指示 –
以下の岩田剛典のインタビューで、岩田さんは中村文則さんの原作の面白さをどんな点だと語っていますか。

与えられた文章 –

^^^^^^^^^^^^^^^^

「去年の冬、きみと別れ」岩田剛典インタビュー|“負けず嫌い”と“向上心”───俳優・岩田剛典を作るキーワード

ありがたくも身一つな状態

──先日出演が発表された「Vision」の河瀨直美監督が、岩田さんに対して「国内の人気者なだけでなく、世界の映画スターへの道を獲得してゆけばいいよ」とコメントされていました(参照:河瀬直美「Vision」に岩田剛典、美波、森山未來、田中泯、夏木マリが出演)。今後俳優として、目標や挑戦したいことはありますか?

岩田剛典

はい。ありがたいお言葉をいただいて……。今回の瀧本智行監督ももちろんですし、河瀨監督のもとでお芝居させていただけたというのは自分のキャリアにとってもすごく刺激的な経験でした。今後は自分の固定概念というか、パブリックイメージにとらわれずに、幅広い演技ができる役者を目指していきたいですね。

──そういう意味では、この「去年の冬、きみと別れ」の耶雲恭介という役柄は、まさに岩田さんのパブリックイメージを裏切るような役柄ですね。

そう思います。だからいいタイミングでこの作品に出会えたと思うし、自分にとってすごくチャレンジングな役柄だった分、チャンスでもあったと感じています。

──結婚を控える耶雲は、独身のうちに大きなことを1つ成し遂げたいという気持ちから、婚約者よりも仕事を優先して没頭していきますよね。ご自身の仕事や家族のような大切な人に対するスタンスと比べていかがですか?

「去年の冬、きみと別れ」より。左から山本美月演じる松田百合子、岩田剛典演じる耶雲恭介。

僕は家庭を持っていないので、守るものもそう多くはないんです。たぶん家庭を持つと、生きる意味や目標のベクトルが自分以外のところに向かうのかなという気がします。だから今は、そういった意味であまり深く考えなくていい、ありがたくも身一つな状態で自分の好きなことを追求させてもらっていて。まあ両親がまだ元気なうちに、恩返ししたいなっていう気持ちはありますね。職業柄、一緒に過ごすのはなかなか難しいですけど、親も自分の活動を応援してくれています。僕にできることは、自分の仕事を観てもらって「元気だよ」ってアピールすることぐらいなのかな。

撮影中は、自分の生活を閉ざしていた

──では作品の話に移りましょう。まずは中村文則さんの原作を読んだときの感想を教えてください。

一人称がどんどん変わっていくというか、どの時系列で誰が話している文章なのかわからないのがこの原作の面白さだと思いました。小説ならではのトリックがちりばめられているというか。なので最初はなんとなくしか理解できなくて、何回も読み直すことで予想していきました。冒頭のイニシャルの意味もなかなかわからなかったのですが、映画の脚本では明確な答えが書かれていたので、「これなら!」と把握して。読者にゆだねる部分は原作の文学的な素晴らしさであり、映画ではそれがより噛み砕かれていると思います。小説では耶雲恭介という人物が必ずしもメインとしてフィーチャーされているわけではないのですが、映画は耶雲目線でストーリーが進んでいくので、若い方々にも理解しやすい仕上がりになっているんじゃないかなと。

^^^^^^^^^^^^^^^^

提供資料 –

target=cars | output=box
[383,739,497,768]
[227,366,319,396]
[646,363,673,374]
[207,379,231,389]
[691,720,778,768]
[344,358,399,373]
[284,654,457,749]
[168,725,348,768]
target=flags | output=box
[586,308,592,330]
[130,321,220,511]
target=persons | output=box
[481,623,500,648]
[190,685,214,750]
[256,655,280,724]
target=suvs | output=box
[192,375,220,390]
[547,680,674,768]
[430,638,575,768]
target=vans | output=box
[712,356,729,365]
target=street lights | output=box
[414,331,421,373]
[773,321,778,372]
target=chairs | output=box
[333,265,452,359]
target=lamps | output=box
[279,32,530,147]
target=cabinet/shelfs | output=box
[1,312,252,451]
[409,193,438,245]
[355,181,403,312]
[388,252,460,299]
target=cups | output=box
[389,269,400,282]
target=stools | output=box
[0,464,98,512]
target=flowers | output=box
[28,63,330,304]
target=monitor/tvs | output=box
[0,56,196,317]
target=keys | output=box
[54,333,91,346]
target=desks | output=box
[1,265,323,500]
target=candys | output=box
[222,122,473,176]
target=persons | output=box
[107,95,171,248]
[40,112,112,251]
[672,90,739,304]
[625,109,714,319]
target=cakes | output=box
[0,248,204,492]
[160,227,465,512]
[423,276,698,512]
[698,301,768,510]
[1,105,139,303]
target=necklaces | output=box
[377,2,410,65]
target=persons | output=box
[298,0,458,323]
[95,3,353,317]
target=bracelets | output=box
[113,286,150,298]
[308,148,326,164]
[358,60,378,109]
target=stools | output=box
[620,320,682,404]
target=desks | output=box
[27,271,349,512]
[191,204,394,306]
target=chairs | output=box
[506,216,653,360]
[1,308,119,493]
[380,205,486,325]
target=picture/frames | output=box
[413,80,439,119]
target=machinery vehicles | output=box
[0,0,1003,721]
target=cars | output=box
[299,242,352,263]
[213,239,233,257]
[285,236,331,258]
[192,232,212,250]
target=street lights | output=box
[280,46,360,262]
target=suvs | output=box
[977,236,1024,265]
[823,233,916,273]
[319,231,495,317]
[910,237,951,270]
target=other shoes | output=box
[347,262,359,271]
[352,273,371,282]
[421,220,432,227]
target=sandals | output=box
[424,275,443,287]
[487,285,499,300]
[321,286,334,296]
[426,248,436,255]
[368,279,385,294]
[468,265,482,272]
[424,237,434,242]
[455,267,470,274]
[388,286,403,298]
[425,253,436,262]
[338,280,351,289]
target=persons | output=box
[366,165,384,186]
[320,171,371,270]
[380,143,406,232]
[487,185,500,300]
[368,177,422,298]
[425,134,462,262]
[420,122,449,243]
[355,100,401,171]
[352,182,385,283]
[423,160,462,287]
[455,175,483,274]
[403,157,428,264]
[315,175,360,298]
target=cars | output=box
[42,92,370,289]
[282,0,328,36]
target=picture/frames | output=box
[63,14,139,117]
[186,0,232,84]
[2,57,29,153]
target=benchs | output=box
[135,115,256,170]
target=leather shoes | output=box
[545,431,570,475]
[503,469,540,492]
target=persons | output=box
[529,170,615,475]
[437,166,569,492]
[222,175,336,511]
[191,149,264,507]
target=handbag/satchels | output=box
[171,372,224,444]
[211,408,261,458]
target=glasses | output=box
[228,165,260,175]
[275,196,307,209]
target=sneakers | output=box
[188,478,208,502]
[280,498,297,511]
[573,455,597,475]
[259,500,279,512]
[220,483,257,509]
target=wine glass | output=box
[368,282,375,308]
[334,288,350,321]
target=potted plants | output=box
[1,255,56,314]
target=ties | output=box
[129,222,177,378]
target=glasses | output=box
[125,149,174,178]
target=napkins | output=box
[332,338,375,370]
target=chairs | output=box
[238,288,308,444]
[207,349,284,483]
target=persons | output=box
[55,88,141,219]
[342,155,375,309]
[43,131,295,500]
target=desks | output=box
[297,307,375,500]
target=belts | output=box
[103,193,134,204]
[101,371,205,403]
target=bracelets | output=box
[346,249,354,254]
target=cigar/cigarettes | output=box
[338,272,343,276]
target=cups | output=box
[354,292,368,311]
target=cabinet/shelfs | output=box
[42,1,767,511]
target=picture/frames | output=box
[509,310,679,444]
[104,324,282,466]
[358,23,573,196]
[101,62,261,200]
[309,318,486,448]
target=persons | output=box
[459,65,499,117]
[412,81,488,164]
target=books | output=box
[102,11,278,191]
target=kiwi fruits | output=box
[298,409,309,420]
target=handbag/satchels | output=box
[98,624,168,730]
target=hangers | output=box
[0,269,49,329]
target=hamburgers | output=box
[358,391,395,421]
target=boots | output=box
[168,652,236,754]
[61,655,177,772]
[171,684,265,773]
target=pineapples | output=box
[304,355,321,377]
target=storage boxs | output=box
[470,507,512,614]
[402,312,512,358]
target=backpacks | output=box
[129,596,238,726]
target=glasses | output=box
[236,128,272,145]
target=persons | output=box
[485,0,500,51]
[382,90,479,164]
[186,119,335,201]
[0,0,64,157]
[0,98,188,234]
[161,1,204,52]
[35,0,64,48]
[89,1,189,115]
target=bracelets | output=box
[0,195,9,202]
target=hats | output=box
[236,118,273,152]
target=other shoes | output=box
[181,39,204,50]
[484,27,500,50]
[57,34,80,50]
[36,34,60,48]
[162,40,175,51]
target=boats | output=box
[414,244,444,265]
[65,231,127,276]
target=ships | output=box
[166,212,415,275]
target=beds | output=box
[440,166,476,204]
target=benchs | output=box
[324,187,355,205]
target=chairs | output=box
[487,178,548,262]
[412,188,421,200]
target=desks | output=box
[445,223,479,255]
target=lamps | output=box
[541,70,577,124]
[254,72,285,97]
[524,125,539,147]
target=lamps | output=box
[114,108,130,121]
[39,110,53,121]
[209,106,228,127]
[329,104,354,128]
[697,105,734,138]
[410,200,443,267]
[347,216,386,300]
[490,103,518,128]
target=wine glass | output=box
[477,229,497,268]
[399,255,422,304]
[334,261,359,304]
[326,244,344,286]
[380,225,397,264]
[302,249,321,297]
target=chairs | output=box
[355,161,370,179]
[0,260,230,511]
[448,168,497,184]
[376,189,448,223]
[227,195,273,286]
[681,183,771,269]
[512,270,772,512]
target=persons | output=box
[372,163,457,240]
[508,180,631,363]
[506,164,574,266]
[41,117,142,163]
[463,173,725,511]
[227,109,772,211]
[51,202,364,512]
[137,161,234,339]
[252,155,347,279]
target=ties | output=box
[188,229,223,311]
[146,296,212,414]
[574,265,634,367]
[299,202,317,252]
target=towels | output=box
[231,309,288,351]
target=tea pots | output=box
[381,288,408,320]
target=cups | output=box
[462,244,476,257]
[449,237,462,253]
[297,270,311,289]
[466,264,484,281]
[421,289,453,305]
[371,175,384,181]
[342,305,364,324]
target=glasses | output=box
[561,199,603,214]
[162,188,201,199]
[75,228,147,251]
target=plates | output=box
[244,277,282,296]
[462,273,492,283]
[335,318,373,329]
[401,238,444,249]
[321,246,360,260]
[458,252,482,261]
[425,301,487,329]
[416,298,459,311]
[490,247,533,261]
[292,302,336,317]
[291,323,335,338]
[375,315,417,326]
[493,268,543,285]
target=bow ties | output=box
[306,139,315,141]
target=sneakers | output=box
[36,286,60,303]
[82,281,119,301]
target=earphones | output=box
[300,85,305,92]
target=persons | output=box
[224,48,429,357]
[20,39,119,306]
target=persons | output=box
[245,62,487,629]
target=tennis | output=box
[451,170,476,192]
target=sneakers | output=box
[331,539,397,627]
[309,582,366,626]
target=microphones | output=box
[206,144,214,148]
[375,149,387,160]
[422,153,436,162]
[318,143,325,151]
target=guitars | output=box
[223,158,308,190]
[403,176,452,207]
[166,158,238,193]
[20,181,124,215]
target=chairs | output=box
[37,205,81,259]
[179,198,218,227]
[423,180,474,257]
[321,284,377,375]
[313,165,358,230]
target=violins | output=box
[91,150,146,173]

^^^^^^^^^^^^^^^^

回答 –
一人称がどんどん変わり、どの時系列で誰が話している文章なのかわからない点です。